Sollte es allerdings tatsächlich so kommen, würde Tapia seine eigenen Worte ad absurdum führen. Bei der Amtseinführung Anfang Juni 2017 sagte der Boss: "Er ist der beste Nationaltrainer der Welt." Um ihn zu bekommen, zahlte der Verband an Sampaolis damaligen Arbeitgeber, den spanischen Klub FC Sevilla, eine Ablösesumme von 1,5 Millionen Euro. Tatsächlich genießt der Coach einen guten Ruf. In seiner WM-Kolumne für die "Sport Bild" schrieb der ehemalige Leverkusener Diego Placente vor Turnierstart: "Ich mag seinen Spielstil. Ich halte seine fußballerische Idee für brillant. Er möchte, dass die Mannschaft offensiv ist, mit Pressing Druck macht und Somit komplett in der gegnerischen Hälfte agiert."

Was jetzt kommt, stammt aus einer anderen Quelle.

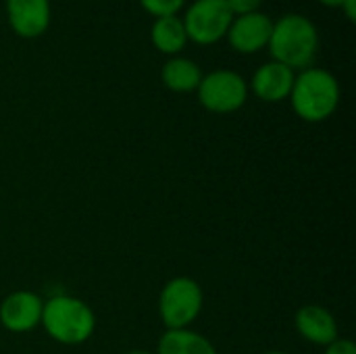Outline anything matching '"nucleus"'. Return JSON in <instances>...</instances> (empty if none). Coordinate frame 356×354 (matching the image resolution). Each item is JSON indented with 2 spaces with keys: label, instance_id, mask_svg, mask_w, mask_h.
I'll return each instance as SVG.
<instances>
[{
  "label": "nucleus",
  "instance_id": "7",
  "mask_svg": "<svg viewBox=\"0 0 356 354\" xmlns=\"http://www.w3.org/2000/svg\"><path fill=\"white\" fill-rule=\"evenodd\" d=\"M44 298L33 290H15L0 303V325L10 334H27L40 328Z\"/></svg>",
  "mask_w": 356,
  "mask_h": 354
},
{
  "label": "nucleus",
  "instance_id": "13",
  "mask_svg": "<svg viewBox=\"0 0 356 354\" xmlns=\"http://www.w3.org/2000/svg\"><path fill=\"white\" fill-rule=\"evenodd\" d=\"M150 42L161 54L177 56L190 42L181 17L179 15L156 17L150 27Z\"/></svg>",
  "mask_w": 356,
  "mask_h": 354
},
{
  "label": "nucleus",
  "instance_id": "8",
  "mask_svg": "<svg viewBox=\"0 0 356 354\" xmlns=\"http://www.w3.org/2000/svg\"><path fill=\"white\" fill-rule=\"evenodd\" d=\"M4 10L10 29L23 40L44 35L52 21L50 0H4Z\"/></svg>",
  "mask_w": 356,
  "mask_h": 354
},
{
  "label": "nucleus",
  "instance_id": "9",
  "mask_svg": "<svg viewBox=\"0 0 356 354\" xmlns=\"http://www.w3.org/2000/svg\"><path fill=\"white\" fill-rule=\"evenodd\" d=\"M271 29H273V19L267 13L257 10V13L234 17L225 38L236 52L254 54L267 48Z\"/></svg>",
  "mask_w": 356,
  "mask_h": 354
},
{
  "label": "nucleus",
  "instance_id": "15",
  "mask_svg": "<svg viewBox=\"0 0 356 354\" xmlns=\"http://www.w3.org/2000/svg\"><path fill=\"white\" fill-rule=\"evenodd\" d=\"M188 0H140V6L156 17H169V15H179V10H184Z\"/></svg>",
  "mask_w": 356,
  "mask_h": 354
},
{
  "label": "nucleus",
  "instance_id": "11",
  "mask_svg": "<svg viewBox=\"0 0 356 354\" xmlns=\"http://www.w3.org/2000/svg\"><path fill=\"white\" fill-rule=\"evenodd\" d=\"M294 328L305 342L315 346H330L340 338L334 313L321 305H302L294 315Z\"/></svg>",
  "mask_w": 356,
  "mask_h": 354
},
{
  "label": "nucleus",
  "instance_id": "3",
  "mask_svg": "<svg viewBox=\"0 0 356 354\" xmlns=\"http://www.w3.org/2000/svg\"><path fill=\"white\" fill-rule=\"evenodd\" d=\"M40 325L50 340L63 346H79L94 336L96 315L81 298L56 294L44 300Z\"/></svg>",
  "mask_w": 356,
  "mask_h": 354
},
{
  "label": "nucleus",
  "instance_id": "10",
  "mask_svg": "<svg viewBox=\"0 0 356 354\" xmlns=\"http://www.w3.org/2000/svg\"><path fill=\"white\" fill-rule=\"evenodd\" d=\"M294 77H296V71H292L290 67L277 61H269V63H263L252 73L248 81V92H252L259 100L269 102V104L284 102L290 98Z\"/></svg>",
  "mask_w": 356,
  "mask_h": 354
},
{
  "label": "nucleus",
  "instance_id": "21",
  "mask_svg": "<svg viewBox=\"0 0 356 354\" xmlns=\"http://www.w3.org/2000/svg\"><path fill=\"white\" fill-rule=\"evenodd\" d=\"M263 354H288V353H284V351H267V353H263Z\"/></svg>",
  "mask_w": 356,
  "mask_h": 354
},
{
  "label": "nucleus",
  "instance_id": "5",
  "mask_svg": "<svg viewBox=\"0 0 356 354\" xmlns=\"http://www.w3.org/2000/svg\"><path fill=\"white\" fill-rule=\"evenodd\" d=\"M248 81L234 69H215L204 73L196 90L202 108L215 115H232L248 100Z\"/></svg>",
  "mask_w": 356,
  "mask_h": 354
},
{
  "label": "nucleus",
  "instance_id": "20",
  "mask_svg": "<svg viewBox=\"0 0 356 354\" xmlns=\"http://www.w3.org/2000/svg\"><path fill=\"white\" fill-rule=\"evenodd\" d=\"M125 354H156V353H150V351H142V348H136V351H129V353Z\"/></svg>",
  "mask_w": 356,
  "mask_h": 354
},
{
  "label": "nucleus",
  "instance_id": "1",
  "mask_svg": "<svg viewBox=\"0 0 356 354\" xmlns=\"http://www.w3.org/2000/svg\"><path fill=\"white\" fill-rule=\"evenodd\" d=\"M319 46L321 38L317 25L307 15L288 13L273 21L267 50L273 61L290 67L292 71H302L313 67Z\"/></svg>",
  "mask_w": 356,
  "mask_h": 354
},
{
  "label": "nucleus",
  "instance_id": "12",
  "mask_svg": "<svg viewBox=\"0 0 356 354\" xmlns=\"http://www.w3.org/2000/svg\"><path fill=\"white\" fill-rule=\"evenodd\" d=\"M202 69L196 61L188 56H169L161 69V81L169 92L175 94H190L196 92L202 79Z\"/></svg>",
  "mask_w": 356,
  "mask_h": 354
},
{
  "label": "nucleus",
  "instance_id": "2",
  "mask_svg": "<svg viewBox=\"0 0 356 354\" xmlns=\"http://www.w3.org/2000/svg\"><path fill=\"white\" fill-rule=\"evenodd\" d=\"M342 90L338 77L323 67H309L296 73L290 92L292 111L307 123L327 121L340 106Z\"/></svg>",
  "mask_w": 356,
  "mask_h": 354
},
{
  "label": "nucleus",
  "instance_id": "17",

Schöne Theorie, fürchterliche Praxis
Dem WM-Check hält das alles nicht stand. Das Team spielte beim Remis (1:1) gegen Island trotz maximaler Ballbesitz-Dominanz fahrig, pomadig, ideenlos. Die Einsatzfreude und Leidenschaft der "Wikinger" reichte, um die hochbezahlten Superstars zu entnerven. Gegen Kroatien war's kaum besser - immerhin stimmte in diesem wilden Duell die Gegenwehr. Sampaoli nahm wieder einmal die Schuld auf sich. Wie immer. "Er sagte: "Wir haben es nicht geschafft, Messi die richtige Mannschaft an die Seite zu stellen." Dabei ist er für das Debakel und auch die zuvor schwachen Leistungen nicht allein verantwortlich. Schon seit längerer Zeit heißt es: Messi diskutiert beim Personal mindestens auf Augenhöhe. Bei Sampaoli erst recht, seit der GOAT der "Albiceleste" im Oktober 2017 erst im letzten Spiel der Südamerika-Qualifikation gegen Ecuador mit drei Toren (Endstand folglich 3:1) die Peinlichkeit einer verpassten WM erspart hatte.
Und nun? Letzte Chance Nigeria. Und für die fordert der legendäre Diego Maradona, der Chefkritiker des angezählten Coaches, vehement Zugang zum Team: "Ich will mit den Spielern sprechen können, damit sie verstehen, was es bedeutet, dieses Trikot zu tragen."